**Your objective**
Return all of the records exactly.

Saved entries
####################

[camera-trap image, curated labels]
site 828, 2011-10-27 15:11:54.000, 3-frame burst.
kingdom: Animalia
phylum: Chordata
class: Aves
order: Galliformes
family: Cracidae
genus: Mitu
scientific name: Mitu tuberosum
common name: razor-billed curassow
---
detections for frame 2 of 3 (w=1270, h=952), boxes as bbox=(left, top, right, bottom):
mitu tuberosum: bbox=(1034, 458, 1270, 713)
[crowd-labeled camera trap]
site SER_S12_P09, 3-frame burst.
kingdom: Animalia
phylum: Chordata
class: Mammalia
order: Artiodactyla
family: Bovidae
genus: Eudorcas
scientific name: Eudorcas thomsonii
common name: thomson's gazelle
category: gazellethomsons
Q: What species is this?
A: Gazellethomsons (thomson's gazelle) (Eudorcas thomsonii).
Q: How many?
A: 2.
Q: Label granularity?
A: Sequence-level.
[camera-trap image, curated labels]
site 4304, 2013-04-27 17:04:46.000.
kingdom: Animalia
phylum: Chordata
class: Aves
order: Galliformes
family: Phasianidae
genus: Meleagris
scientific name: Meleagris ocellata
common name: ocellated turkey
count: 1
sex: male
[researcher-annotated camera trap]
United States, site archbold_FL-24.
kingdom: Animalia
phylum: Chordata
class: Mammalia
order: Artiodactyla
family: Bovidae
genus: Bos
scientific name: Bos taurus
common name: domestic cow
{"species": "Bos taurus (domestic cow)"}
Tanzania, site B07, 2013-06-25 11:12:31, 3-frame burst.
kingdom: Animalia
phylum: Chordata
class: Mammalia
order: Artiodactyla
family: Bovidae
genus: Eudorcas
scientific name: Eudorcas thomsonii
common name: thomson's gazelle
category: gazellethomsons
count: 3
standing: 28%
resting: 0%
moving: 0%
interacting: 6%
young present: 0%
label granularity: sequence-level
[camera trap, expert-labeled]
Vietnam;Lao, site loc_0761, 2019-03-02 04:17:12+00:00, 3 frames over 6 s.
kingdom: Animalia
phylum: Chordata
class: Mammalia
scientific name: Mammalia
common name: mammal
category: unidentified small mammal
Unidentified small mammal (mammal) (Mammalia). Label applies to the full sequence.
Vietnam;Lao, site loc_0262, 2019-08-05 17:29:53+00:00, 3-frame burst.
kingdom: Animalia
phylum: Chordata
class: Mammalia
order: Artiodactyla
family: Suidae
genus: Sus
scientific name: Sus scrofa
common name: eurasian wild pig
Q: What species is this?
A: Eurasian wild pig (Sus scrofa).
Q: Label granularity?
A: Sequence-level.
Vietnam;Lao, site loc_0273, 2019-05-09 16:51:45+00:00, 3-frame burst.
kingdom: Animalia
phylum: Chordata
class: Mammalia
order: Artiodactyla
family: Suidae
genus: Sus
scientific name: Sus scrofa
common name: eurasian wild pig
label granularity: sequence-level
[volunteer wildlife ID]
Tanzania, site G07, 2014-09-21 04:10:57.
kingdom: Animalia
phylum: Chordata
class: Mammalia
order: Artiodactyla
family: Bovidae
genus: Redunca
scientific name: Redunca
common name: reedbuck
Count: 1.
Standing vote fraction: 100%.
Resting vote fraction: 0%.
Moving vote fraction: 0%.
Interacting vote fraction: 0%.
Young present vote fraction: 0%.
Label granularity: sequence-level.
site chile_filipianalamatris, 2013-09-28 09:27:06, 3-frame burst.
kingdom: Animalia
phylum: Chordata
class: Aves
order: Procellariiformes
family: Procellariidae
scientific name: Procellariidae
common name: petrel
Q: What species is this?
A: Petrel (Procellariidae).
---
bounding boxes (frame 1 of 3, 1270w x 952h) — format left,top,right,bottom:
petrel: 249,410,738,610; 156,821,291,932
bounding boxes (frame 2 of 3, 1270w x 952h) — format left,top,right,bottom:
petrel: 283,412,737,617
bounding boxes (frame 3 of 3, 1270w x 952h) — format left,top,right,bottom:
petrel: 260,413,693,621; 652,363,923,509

####################

**Response for this exercise**
[camera-trap image, curated labels]
site 828, 2011-10-27 15:11:54.000, 3-frame burst.
kingdom: Animalia
phylum: Chordata
class: Aves
order: Galliformes
family: Cracidae
genus: Mitu
scientific name: Mitu tuberosum
common name: razor-billed curassow
---
detections for frame 2 of 3 (w=1270, h=952), boxes as bbox=(left, top, right, bottom):
mitu tuberosum: bbox=(1034, 458, 1270, 713)
[crowd-labeled camera trap]
site SER_S12_P09, 3-frame burst.
kingdom: Animalia
phylum: Chordata
class: Mammalia
order: Artiodactyla
family: Bovidae
genus: Eudorcas
scientific name: Eudorcas thomsonii
common name: thomson's gazelle
category: gazellethomsons
Q: What species is this?
A: Gazellethomsons (thomson's gazelle) (Eudorcas thomsonii).
Q: How many?
A: 2.
Q: Label granularity?
A: Sequence-level.
[camera-trap image, curated labels]
site 4304, 2013-04-27 17:04:46.000.
kingdom: Animalia
phylum: Chordata
class: Aves
order: Galliformes
family: Phasianidae
genus: Meleagris
scientific name: Meleagris ocellata
common name: ocellated turkey
count: 1
sex: male
[researcher-annotated camera trap]
United States, site archbold_FL-24.
kingdom: Animalia
phylum: Chordata
class: Mammalia
order: Artiodactyla
family: Bovidae
genus: Bos
scientific name: Bos taurus
common name: domestic cow
{"species": "Bos taurus (domestic cow)"}
Tanzania, site B07, 2013-06-25 11:12:31, 3-frame burst.
kingdom: Animalia
phylum: Chordata
class: Mammalia
order: Artiodactyla
family: Bovidae
genus: Eudorcas
scientific name: Eudorcas thomsonii
common name: thomson's gazelle
category: gazellethomsons
count: 3
standing: 28%
resting: 0%
moving: 0%
interacting: 6%
young present: 0%
label granularity: sequence-level
[camera trap, expert-labeled]
Vietnam;Lao, site loc_0761, 2019-03-02 04:17:12+00:00, 3 frames over 6 s.
kingdom: Animalia
phylum: Chordata
class: Mammalia
scientific name: Mammalia
common name: mammal
category: unidentified small mammal
Unidentified small mammal (mammal) (Mammalia). Label applies to the full sequence.
Vietnam;Lao, site loc_0262, 2019-08-05 17:29:53+00:00, 3-frame burst.
kingdom: Animalia
phylum: Chordata
class: Mammalia
order: Artiodactyla
family: Suidae
genus: Sus
scientific name: Sus scrofa
common name: eurasian wild pig
Q: What species is this?
A: Eurasian wild pig (Sus scrofa).
Q: Label granularity?
A: Sequence-level.
Vietnam;Lao, site loc_0273, 2019-05-09 16:51:45+00:00, 3-frame burst.
kingdom: Animalia
phylum: Chordata
class: Mammalia
order: Artiodactyla
family: Suidae
genus: Sus
scientific name: Sus scrofa
common name: eurasian wild pig
label granularity: sequence-level
[volunteer wildlife ID]
Tanzania, site G07, 2014-09-21 04:10:57.
kingdom: Animalia
phylum: Chordata
class: Mammalia
order: Artiodactyla
family: Bovidae
genus: Redunca
scientific name: Redunca
common name: reedbuck
Count: 1.
Standing vote fraction: 100%.
Resting vote fraction: 0%.
Moving vote fraction: 0%.
Interacting vote fraction: 0%.
Young present vote fraction: 0%.
Label granularity: sequence-level.
site chile_filipianalamatris, 2013-09-28 09:27:06, 3-frame burst.
kingdom: Animalia
phylum: Chordata
class: Aves
order: Procellariiformes
family: Procellariidae
scientific name: Procellariidae
common name: petrel
Q: What species is this?
A: Petrel (Procellariidae).
---
bounding boxes (frame 1 of 3, 1270w x 952h) — format left,top,right,bottom:
petrel: 249,410,738,610; 156,821,291,932
bounding boxes (frame 2 of 3, 1270w x 952h) — format left,top,right,bottom:
petrel: 283,412,737,617
bounding boxes (frame 3 of 3, 1270w x 952h) — format left,top,right,bottom:
petrel: 260,413,693,621; 652,363,923,509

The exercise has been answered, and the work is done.